Vlad’s level of discomfort with door-to-door canvassing is understandable. The canvassing done in his home country by “Jehovah’s Witnesses and Seventh Day Adventists makes Ukrainians unfriendly to people who knock on the door,” he explains. Plus, “people might call police.”

Now that he has had the experience of knocking on doors in the States, he feels “it’s embarrassing to be shy to knock on the door.” He had a range of experiences, from a woman who opened the door and started crying to also getting yelled at.

The goal for this trip wasn’t to expose him to one tactic and say, “Vlad, you need to do what we do,” says Sorum. Instead, “the value of Vlad’s participation in this mission experience is that it will help him evaluate opportunities,” says Sorum. “We want Vlad to meet mission-minded pastors and members who will show him not just outreach tactics but also an outreach attitude. We want him to drink deeply of a kingdom-oriented attitude that crosses barriers and politics in order to expand the kingdom.”

While Vlad and Mariia are enjoying the U.S., the human side of leaving home and missing family is still with them. “But it’s like moving from one home to another home,” says Vlad. That’s because everyone they meet is eager to help. From donations of winter coats to wise advice, “no one here ever said, ‘No, I will not share.’ It’s not so open in Ukraine. People in church here are eager to make you comfortable.”

While the people at church are happy to serve Vlad and Mariia, he is serving the church as well. For early field training, Vlad is serving at Christ Alone, Thiensville. He teaches Sunday school and helps with liturgy, which is a little different than the liturgy he’s used to.

Also, to help WELS members understand what it’s like for believers in the Ukraine, Vlad shares the story of Lutherans there. While most Ukrainians identify with the Orthodox church, he explains that before 1800, there were 30,000 Lutheran members. In 1939, leaders of the Ukrainian Lutheran Church were arrested and killed by the KGB, literature and buildings were confiscated, and many died in prisons and concentration camps. One pastor, Mykhailo Tymchuk, emigrated to the United States and dreamed of returning to revive the Church. In 1991 when the Soviet Union collapsed, there was freedom to preach the gospel. Tymchuk died before he could realize his dream. However, shortly before his death, he gave his blessing to representatives of Thoughts of Faith, a mission society of the Evangelical Lutheran Synod.
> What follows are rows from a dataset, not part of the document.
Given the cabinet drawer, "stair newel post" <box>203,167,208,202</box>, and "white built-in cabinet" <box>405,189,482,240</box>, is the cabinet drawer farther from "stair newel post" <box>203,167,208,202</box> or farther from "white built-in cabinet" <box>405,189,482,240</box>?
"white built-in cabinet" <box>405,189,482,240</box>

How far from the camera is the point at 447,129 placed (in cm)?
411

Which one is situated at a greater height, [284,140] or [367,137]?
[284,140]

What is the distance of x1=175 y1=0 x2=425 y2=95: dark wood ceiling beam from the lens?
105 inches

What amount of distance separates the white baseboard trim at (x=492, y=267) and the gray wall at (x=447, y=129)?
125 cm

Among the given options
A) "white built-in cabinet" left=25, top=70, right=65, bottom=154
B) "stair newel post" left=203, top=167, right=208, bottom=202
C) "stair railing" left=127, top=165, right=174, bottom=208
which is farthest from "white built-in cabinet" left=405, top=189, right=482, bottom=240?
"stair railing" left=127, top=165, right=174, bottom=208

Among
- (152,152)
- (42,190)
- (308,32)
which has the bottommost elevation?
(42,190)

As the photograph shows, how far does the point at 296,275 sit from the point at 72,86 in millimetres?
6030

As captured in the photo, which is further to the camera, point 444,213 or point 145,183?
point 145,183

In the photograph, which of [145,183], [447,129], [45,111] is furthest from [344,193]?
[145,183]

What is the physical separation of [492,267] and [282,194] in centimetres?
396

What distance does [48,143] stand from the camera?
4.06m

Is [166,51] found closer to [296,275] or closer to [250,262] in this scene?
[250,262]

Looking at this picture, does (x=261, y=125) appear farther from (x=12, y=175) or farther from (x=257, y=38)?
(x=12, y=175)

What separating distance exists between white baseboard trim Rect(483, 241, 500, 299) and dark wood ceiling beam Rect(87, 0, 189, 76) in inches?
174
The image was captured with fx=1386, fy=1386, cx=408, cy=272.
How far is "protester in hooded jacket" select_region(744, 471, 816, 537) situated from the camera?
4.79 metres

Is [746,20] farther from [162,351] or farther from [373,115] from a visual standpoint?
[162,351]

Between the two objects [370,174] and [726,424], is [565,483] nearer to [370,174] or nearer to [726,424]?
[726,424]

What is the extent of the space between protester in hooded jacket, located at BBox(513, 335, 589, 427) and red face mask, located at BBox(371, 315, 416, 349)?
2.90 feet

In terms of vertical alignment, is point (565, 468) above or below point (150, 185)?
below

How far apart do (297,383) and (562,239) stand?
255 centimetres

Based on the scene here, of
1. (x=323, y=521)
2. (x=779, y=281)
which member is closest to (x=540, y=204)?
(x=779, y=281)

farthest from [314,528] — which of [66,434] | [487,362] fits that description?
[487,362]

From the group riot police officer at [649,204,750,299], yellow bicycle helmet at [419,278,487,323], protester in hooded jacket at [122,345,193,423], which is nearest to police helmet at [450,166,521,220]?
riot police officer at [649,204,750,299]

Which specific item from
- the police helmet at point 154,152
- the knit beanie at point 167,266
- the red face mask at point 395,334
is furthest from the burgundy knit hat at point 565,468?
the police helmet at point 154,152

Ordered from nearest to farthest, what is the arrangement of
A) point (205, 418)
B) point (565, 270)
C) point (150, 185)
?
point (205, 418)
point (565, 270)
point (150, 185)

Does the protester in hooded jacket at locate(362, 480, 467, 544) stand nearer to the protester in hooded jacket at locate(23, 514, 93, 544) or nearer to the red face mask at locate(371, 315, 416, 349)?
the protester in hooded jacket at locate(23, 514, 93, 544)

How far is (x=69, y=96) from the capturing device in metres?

The church has been rebuilding since then. In addition, the ULC has been given the right to reclaim some of the church property that was seized by the Soviet government and used as warehouses or atheist museums.

Vlad, who has three years of studies remaining, plans to return permanently to the Ukraine after graduation to serve as a pastor in the Ukrainian Lutheran Church. Vlad and the PSI team have an additional long-range goal: “Vlad’s study at the seminary has world-wide implications. Our prayer is that Vlad and Wisconsin Lutheran Seminary will work together in the future to provide pastoral training for more men in Ukraine who want to become Lutheran pastors,” says Sorum.

Linda Buxa is the seminary’s communications coordinator.